Outputs of the test : One set of results for every ESX server monitored

Configurable parameters for the test
  1. Test period - How often should the test be executed
  2. Host - The host for which the test is to be configured.
  3. port - The port at which the specified host listens. By default, this is NULL.
  4. esx user and esx password - In order to enable the test to extract the desired metrics from a target ESX server, you need to configure the test with an ESX USER and ESX PASSWORD. The user credentials to be passed here depend upon the mechanism used by the eG agent for collecting performance statistics from the ESX server and its VMs. These monitoring methodologies and their corresponding configuration requirements have been discussed hereunder:

    • Monitoring using the web services interface of the ESX server: Starting with ESX server 3.0, a VMware ESX server offers a web service interface using which the eG agent collects metrics from the ESX server. The VMware VI SDK is used by the agent to implement the web services interface. To use this interface for monitoring, this test should be configured with an ESX USER who has “Read-only” privileges to the target ESX server. By default, the root user is authorized to execute the test. However, it is preferable that you create a new user on the target ESX host and assign the “Read-only” role to him/her. The steps for achieving this have been elaborately discussed in Increasing the Memory Settings of the eG Agent that Monitors ESX Servers section.

      ESX servers terminate user sessions based on timeout periods. The default timeout period is 30 mins. When you stop an agent, sessions currently in use by the agent will remain open for this timeout period until ESX times out the session. If the agent is restarted within the timeout period, it will open a new set of sessions. If you want the eG agent to close already existing sessions before it opens new sessions, then you would have to configure all the tests with the credentials of an ESX user with permissions to View and stop sessions (prior to vSphere/ESX server 4.1, this was called the View and Terminate Sessions privilege). To know how to grant this permission to an ESX user, refer to Creating a Special Role on an ESX Server and Assigning the Role to a New User to the Server section.

• Data extract
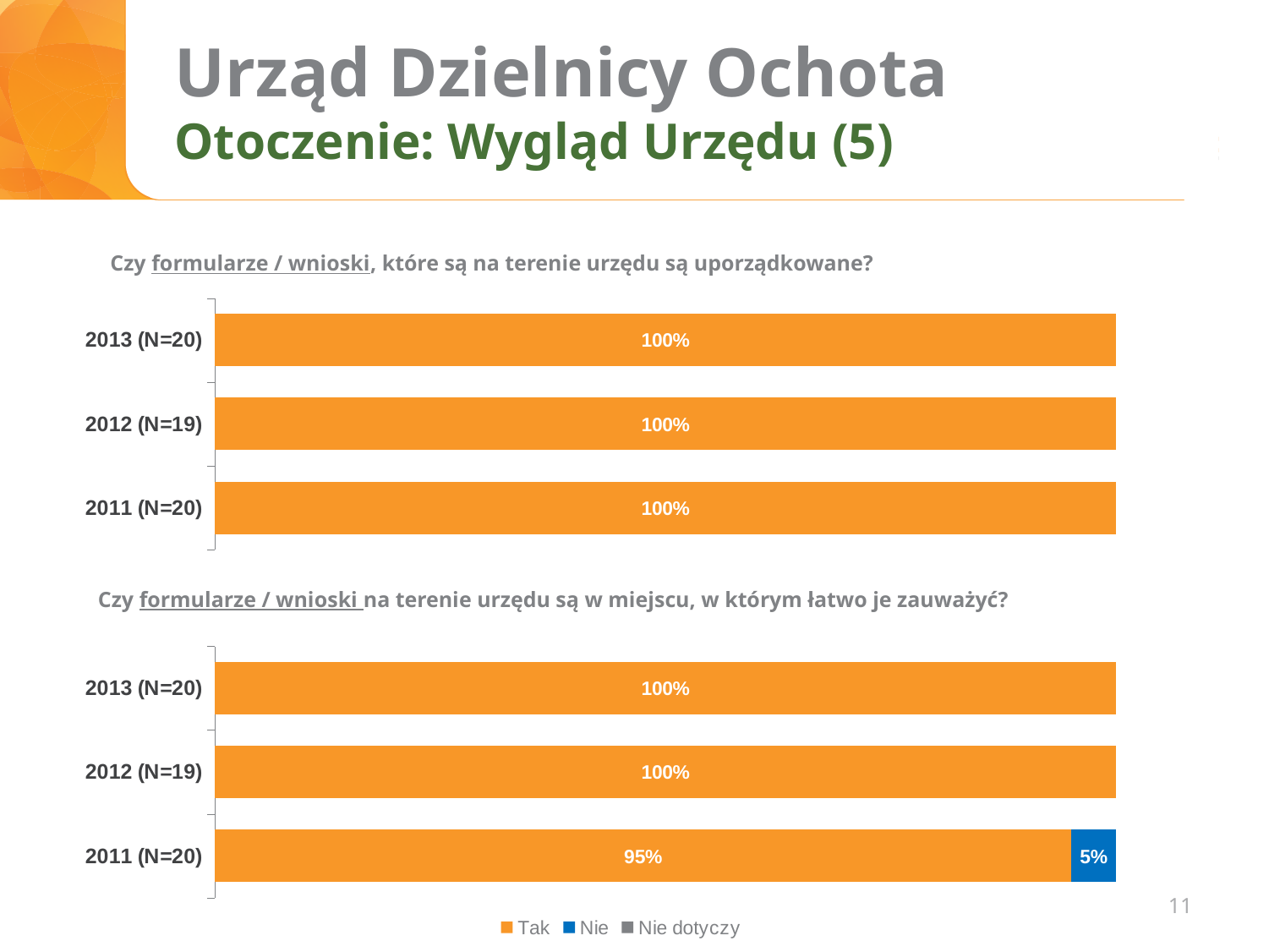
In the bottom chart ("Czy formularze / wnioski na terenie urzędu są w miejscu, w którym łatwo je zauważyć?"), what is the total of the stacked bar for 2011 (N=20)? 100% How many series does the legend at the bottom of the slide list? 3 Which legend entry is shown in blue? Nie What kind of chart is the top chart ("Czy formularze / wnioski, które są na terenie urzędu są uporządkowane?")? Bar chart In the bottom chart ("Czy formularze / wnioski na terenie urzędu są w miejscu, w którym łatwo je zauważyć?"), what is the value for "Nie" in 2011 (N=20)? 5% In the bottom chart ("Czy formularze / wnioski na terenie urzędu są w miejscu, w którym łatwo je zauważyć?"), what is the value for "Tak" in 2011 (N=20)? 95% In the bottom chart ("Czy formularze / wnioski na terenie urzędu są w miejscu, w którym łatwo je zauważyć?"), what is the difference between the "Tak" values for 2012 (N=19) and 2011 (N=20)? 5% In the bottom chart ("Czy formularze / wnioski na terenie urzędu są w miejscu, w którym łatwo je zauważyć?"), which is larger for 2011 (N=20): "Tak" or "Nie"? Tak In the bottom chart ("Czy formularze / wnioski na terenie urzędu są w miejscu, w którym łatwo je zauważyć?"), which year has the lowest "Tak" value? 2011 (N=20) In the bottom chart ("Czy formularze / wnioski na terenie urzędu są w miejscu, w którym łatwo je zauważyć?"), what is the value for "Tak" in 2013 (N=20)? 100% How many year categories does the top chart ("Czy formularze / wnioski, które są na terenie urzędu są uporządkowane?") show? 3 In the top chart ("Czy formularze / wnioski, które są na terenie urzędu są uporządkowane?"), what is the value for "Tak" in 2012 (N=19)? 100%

• Task to complete
Copy the part of the ESX test parameters text from "Configurable parameters for" to "this is NULL." word for word.

• Task result
Configurable parameters for the test
  1. Test period - How often should the test be executed
  2. Host - The host for which the test is to be configured.
  3. port - The port at which the specified host listens. By default, this is NULL.